**YOUR INSTRUCTIONS**
Let your answer be the line containing "California, site 2002875_sitek1-hp, 2020-07-26T10:16:00, 3-frame" and every line below it to the end of the records, copied exactly.

───── SOURCE MATERIAL

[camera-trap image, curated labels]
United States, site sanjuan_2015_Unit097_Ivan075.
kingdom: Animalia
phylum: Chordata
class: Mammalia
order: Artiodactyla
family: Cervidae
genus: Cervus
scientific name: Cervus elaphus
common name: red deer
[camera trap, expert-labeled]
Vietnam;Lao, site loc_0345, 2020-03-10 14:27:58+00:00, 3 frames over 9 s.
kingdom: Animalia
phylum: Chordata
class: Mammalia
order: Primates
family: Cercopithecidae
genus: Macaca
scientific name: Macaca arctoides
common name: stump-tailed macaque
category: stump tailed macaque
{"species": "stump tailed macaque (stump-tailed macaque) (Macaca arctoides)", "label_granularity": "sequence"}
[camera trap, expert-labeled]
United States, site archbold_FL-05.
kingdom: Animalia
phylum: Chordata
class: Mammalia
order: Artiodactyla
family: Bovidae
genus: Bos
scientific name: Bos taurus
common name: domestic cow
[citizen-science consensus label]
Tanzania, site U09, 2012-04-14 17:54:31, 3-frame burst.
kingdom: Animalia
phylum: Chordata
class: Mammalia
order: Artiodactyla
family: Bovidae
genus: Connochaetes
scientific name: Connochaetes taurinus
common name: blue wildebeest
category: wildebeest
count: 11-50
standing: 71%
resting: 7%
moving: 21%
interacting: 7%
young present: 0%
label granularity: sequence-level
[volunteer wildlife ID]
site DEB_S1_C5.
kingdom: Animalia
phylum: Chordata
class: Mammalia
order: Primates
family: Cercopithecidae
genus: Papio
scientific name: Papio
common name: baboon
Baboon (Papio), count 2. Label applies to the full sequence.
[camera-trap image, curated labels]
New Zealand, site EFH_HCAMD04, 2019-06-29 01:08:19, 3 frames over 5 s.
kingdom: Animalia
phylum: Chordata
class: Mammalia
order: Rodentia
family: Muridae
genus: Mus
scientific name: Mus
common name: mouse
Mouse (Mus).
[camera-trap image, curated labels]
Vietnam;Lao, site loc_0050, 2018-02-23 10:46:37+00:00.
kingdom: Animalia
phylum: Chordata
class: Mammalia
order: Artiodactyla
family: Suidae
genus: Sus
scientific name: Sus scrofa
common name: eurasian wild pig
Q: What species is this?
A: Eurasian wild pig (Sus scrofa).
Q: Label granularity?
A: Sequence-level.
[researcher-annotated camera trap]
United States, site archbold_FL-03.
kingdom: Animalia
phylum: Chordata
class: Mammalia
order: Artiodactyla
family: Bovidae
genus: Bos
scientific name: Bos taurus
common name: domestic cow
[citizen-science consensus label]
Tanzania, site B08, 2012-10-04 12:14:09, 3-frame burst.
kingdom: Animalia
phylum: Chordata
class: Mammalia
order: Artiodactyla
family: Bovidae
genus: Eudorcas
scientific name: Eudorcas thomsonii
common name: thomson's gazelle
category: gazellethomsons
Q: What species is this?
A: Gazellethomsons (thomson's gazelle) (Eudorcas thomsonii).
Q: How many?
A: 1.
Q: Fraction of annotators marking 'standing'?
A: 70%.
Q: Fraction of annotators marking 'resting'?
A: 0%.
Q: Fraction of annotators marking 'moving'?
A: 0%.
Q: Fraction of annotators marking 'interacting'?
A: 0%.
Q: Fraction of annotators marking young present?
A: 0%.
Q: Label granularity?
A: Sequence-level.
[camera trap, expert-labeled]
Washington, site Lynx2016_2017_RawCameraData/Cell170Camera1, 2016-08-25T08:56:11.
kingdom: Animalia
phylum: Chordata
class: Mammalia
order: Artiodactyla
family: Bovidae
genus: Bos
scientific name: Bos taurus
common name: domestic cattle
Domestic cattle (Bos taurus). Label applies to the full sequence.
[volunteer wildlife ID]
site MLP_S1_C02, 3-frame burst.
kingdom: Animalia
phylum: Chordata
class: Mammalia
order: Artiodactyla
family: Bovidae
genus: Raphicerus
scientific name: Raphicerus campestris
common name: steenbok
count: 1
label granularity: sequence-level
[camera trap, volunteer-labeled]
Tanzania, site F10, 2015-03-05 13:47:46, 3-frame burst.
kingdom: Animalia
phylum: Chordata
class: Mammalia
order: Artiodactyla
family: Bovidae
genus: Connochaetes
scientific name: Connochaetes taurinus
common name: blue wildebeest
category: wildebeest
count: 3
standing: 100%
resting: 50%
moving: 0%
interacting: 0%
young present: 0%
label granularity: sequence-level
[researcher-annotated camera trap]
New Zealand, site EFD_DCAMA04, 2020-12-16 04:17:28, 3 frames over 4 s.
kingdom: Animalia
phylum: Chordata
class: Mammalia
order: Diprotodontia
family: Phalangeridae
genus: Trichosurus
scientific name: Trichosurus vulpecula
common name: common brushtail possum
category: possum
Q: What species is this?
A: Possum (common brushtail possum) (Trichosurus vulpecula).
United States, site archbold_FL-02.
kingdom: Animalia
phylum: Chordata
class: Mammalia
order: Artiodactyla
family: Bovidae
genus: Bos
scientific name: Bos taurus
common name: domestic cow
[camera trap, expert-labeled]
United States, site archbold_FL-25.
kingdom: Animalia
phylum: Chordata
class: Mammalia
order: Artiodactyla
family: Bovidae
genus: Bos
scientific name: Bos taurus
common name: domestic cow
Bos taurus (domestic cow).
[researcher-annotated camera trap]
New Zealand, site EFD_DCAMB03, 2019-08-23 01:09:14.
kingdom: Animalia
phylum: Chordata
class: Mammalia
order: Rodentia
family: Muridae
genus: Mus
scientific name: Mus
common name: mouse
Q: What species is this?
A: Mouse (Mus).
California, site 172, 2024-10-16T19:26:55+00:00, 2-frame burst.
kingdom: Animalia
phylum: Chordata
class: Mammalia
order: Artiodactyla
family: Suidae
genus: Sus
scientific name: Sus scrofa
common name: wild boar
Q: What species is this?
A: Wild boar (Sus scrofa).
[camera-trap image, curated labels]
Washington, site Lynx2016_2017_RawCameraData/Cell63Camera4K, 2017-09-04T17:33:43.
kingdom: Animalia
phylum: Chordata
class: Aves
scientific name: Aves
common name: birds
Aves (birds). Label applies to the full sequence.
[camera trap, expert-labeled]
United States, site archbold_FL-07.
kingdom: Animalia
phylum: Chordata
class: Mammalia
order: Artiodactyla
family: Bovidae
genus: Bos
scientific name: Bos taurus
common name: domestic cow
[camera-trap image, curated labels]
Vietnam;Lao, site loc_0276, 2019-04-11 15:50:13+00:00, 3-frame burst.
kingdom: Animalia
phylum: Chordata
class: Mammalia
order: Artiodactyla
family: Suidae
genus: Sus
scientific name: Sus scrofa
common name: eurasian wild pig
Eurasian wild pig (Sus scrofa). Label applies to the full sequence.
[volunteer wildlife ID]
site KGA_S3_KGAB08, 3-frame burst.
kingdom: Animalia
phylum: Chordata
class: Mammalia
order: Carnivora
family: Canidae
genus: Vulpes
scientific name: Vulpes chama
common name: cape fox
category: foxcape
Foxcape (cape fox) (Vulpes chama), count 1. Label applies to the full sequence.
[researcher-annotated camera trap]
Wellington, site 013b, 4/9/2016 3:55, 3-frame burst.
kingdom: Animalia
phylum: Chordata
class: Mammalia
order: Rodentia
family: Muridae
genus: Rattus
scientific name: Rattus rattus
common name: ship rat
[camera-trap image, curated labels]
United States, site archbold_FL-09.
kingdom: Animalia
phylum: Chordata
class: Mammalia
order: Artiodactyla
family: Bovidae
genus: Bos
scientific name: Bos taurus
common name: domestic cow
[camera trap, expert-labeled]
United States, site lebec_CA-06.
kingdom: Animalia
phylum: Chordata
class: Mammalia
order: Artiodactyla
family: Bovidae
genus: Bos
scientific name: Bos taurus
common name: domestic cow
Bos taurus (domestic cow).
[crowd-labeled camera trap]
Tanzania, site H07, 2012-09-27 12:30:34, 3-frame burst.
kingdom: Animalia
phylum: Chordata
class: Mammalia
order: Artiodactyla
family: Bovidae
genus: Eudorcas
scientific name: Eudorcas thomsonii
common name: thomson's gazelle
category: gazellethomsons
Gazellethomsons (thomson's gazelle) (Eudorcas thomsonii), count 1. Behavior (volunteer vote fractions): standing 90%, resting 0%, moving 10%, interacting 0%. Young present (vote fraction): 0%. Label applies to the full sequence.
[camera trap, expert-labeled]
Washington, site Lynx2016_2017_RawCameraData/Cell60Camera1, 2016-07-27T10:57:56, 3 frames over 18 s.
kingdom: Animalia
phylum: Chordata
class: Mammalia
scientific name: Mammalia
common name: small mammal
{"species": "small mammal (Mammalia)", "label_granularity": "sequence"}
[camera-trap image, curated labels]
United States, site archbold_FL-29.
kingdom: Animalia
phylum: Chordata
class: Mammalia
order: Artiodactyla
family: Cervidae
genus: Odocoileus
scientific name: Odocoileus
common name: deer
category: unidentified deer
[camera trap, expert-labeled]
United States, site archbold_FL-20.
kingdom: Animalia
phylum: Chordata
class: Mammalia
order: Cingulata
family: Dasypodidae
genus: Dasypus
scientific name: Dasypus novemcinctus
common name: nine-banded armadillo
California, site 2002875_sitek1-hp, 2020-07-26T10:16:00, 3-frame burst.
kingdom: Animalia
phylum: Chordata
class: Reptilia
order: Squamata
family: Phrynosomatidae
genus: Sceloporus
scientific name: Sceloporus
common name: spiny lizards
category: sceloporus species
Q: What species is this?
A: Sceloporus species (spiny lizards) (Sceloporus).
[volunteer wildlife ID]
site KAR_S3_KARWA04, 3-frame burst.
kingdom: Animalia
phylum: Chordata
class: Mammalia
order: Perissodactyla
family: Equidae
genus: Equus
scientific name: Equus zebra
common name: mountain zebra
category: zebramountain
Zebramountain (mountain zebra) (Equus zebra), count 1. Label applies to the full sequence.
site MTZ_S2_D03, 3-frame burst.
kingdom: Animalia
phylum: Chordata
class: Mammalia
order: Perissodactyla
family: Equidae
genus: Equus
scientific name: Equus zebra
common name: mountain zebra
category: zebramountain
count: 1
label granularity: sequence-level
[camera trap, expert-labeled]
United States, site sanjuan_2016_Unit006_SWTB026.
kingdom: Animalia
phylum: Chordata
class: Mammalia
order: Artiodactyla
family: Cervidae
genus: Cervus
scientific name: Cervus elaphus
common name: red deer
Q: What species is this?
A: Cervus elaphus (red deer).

──────────

**RESULT OF THIS EXERCISE**
California, site 2002875_sitek1-hp, 2020-07-26T10:16:00, 3-frame burst.
kingdom: Animalia
phylum: Chordata
class: Reptilia
order: Squamata
family: Phrynosomatidae
genus: Sceloporus
scientific name: Sceloporus
common name: spiny lizards
category: sceloporus species
Q: What species is this?
A: Sceloporus species (spiny lizards) (Sceloporus).
[volunteer wildlife ID]
site KAR_S3_KARWA04, 3-frame burst.
kingdom: Animalia
phylum: Chordata
class: Mammalia
order: Perissodactyla
family: Equidae
genus: Equus
scientific name: Equus zebra
common name: mountain zebra
category: zebramountain
Zebramountain (mountain zebra) (Equus zebra), count 1. Label applies to the full sequence.
site MTZ_S2_D03, 3-frame burst.
kingdom: Animalia
phylum: Chordata
class: Mammalia
order: Perissodactyla
family: Equidae
genus: Equus
scientific name: Equus zebra
common name: mountain zebra
category: zebramountain
count: 1
label granularity: sequence-level
[camera trap, expert-labeled]
United States, site sanjuan_2016_Unit006_SWTB026.
kingdom: Animalia
phylum: Chordata
class: Mammalia
order: Artiodactyla
family: Cervidae
genus: Cervus
scientific name: Cervus elaphus
common name: red deer
Q: What species is this?
A: Cervus elaphus (red deer).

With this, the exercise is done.